There is a busy road running through the centre of the Zbraslav Square and there are two public traffic bus stops as well. In the lower part we can find a house no. 464 in the frontage of houses. It is fully necessary for life in Zbraslav as it has been a town hall since 1995. Whole north-west side is formed by a previous monastic brewery, which might have been working soon after foundation of the Cistercian monastery. After the Thirty Years’ War it was ruined and as late as in 1764 a new late baroque building of the brewery was built. Later on the civil owners were changing, but quality is said to be still excellent. Zbraslav brewery stopped to brew in 1950. In the upper part of the square there is a corer one-storied house, in whose ground floor there is a restaurant called Škoda lásky and where is also a memorial to composer Jaromír Vejvoda, the author of the world-famous polka of the same name.

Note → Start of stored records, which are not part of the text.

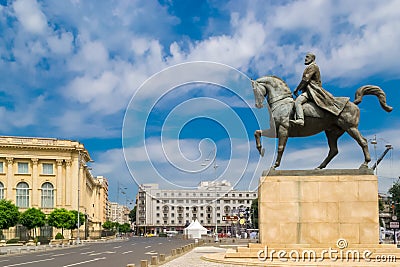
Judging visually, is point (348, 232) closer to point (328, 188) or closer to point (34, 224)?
point (328, 188)

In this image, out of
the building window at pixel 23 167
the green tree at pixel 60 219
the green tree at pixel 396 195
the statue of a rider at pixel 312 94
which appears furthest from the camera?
the building window at pixel 23 167

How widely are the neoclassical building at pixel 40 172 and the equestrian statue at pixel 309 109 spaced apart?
80152 mm

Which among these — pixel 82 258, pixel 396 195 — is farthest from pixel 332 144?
pixel 396 195

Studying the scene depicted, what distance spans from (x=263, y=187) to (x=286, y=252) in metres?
3.00

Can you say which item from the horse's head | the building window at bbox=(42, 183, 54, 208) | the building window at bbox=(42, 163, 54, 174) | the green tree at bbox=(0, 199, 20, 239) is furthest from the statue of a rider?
the building window at bbox=(42, 163, 54, 174)

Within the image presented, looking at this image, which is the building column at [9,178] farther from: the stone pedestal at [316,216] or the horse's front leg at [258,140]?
the horse's front leg at [258,140]

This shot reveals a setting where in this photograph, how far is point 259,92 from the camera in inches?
937

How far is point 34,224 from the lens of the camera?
7975 cm

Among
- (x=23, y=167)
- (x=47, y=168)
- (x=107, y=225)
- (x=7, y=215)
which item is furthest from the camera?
(x=107, y=225)

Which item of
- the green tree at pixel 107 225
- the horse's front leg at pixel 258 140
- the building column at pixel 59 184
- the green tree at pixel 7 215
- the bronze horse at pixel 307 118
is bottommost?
the green tree at pixel 107 225

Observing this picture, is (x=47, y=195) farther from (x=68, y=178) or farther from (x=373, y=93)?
(x=373, y=93)

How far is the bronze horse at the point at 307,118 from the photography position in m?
23.0

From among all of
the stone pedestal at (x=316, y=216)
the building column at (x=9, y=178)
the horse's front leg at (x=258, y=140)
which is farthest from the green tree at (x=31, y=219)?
the horse's front leg at (x=258, y=140)

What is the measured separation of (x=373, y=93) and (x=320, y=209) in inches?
241
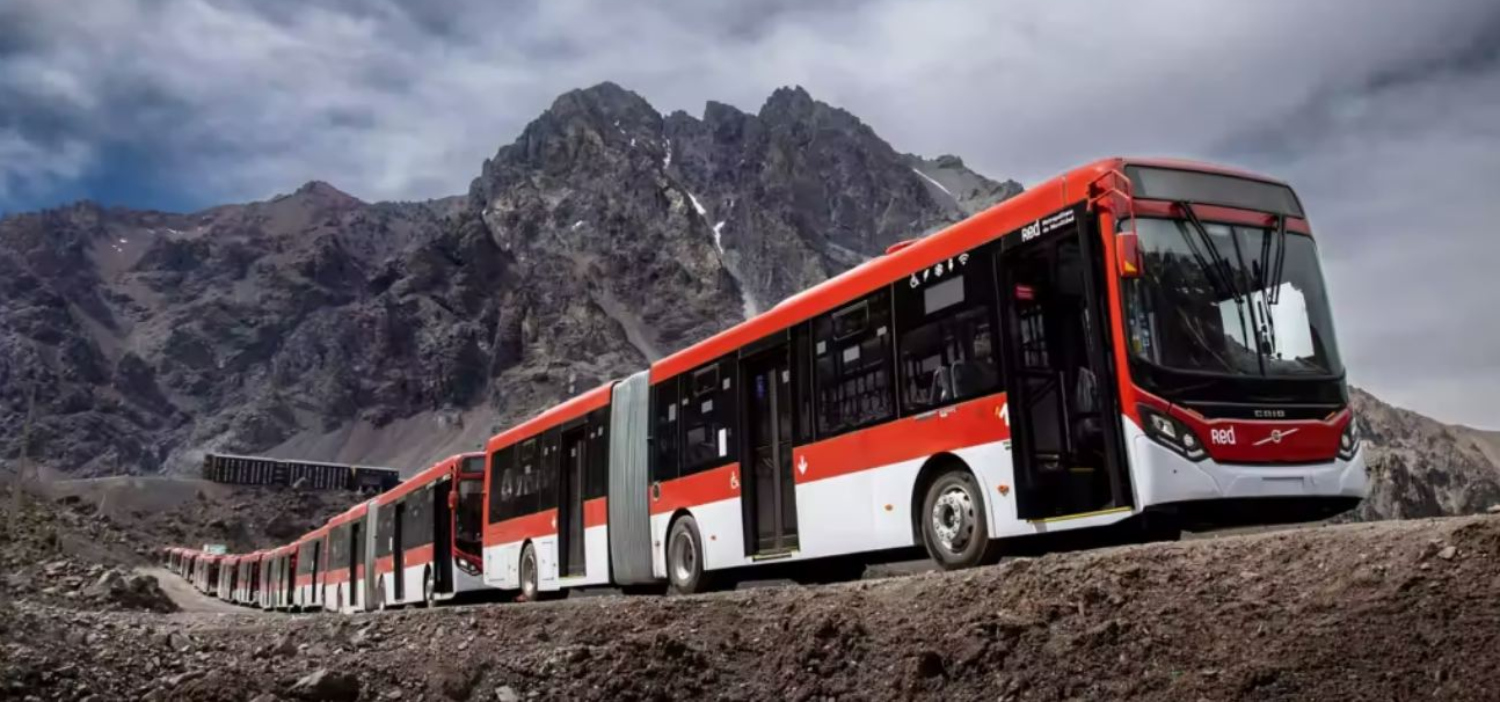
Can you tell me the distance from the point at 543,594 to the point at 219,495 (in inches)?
5004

Since 1928 there is standing a worthy dominant in the square, memorial to the victims of World War I. Core of the memorial consists of a massive boulder, smoothed with water, which was hauled up out of the Vltava’s bed at Kamýk. In the middle of the memorial there is standing a female figure, allegory of Czechia, in both hands holding a flagpole of unfurled flag, on which there is a Czech heraldic symbol, a two-tailed lion. Author of the sculpture is Josef Žák.